Following the reforms, all generic medicines will need to prove interchangeability with an innovative medication before 2010.
The relevant part affecting DPE rights is that, within the amendments concerning generic medications, the specific requirement to prove safety and efficacy was eliminated and substituted by the need to prove interchangeability.
The Health Law regulations were modified to implement an abbreviated approval procedure for generic drugs, on the basis of bioequivalence and bioavailability studies, without setting forth any provisions concerning a non-reliance period.
Challenges
Therefore, in addition to possible breaches of DPE rights before January 2008, the Mexican R&D industry is seeing the automatic entry of generic products onto the market, as the COFEPRIS can neither observe the five-year period nor require information from the generic product applicant, other than studies of interchangeability.

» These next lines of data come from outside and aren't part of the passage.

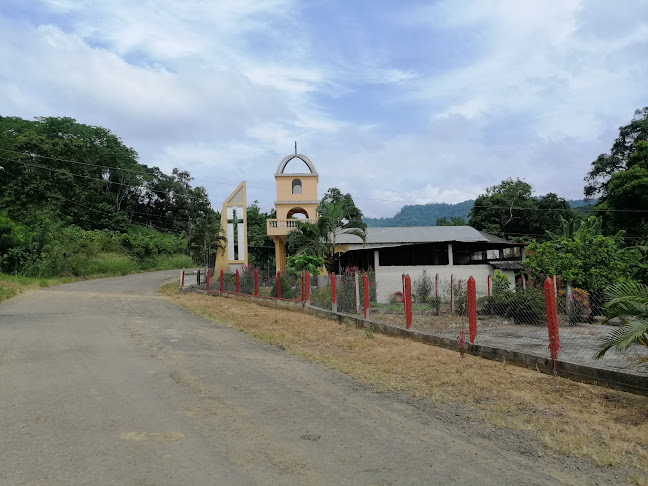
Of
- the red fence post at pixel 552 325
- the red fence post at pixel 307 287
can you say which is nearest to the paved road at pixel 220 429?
the red fence post at pixel 552 325

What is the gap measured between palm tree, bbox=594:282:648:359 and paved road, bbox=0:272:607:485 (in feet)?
5.85

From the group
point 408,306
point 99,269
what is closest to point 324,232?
point 408,306

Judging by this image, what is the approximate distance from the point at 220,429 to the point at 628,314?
4524 millimetres

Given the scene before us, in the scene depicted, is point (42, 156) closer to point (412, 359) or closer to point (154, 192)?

Our firm has participated in challenging the constitutionality of the January reforms to the Health Law Regulations, as well as in additional court actions seeking a judicial interpretation of the contradictions that have been summarised here. These actions are still in process, but a stay has been ordered by an administrative court in one of the proceedings forbidding the COFEPRIS from granting an authorisation relying on the innovator’s data until the trial is decided.

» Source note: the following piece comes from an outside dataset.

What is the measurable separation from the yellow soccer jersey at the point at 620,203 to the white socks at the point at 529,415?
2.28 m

The only current initiative of the Mexican Health Authorities is to address the issue through regulations that will apply to the New Molecules Committee, a body that will have jurisdiction in the approval process for new products. The project for these regulations, which was provided to R&D industry participants in Mexico, establishes that only confidentiality concerning data will be observed, and that such confidentiality will be limited to a five-year period, which would constitute an additional breach of the NAFTA obligations. If this project is passed, it is also likely to be subject to a constitutionality challenge.
The current Mexican regulatory framework leans towards the encouragement of generic competition, providing quick access to markets without taking due care to comply with NAFTA obligations, which have as an underlying purpose the establishment of proper incentives to bring new drugs to market.
The second possibility for changing this situation is a proposal to reform the Health Law Regulations in order to correctly implement NAFTA obligations, based on the Canadian example, which has been submitted to our health authorities for consideration and is now under examination.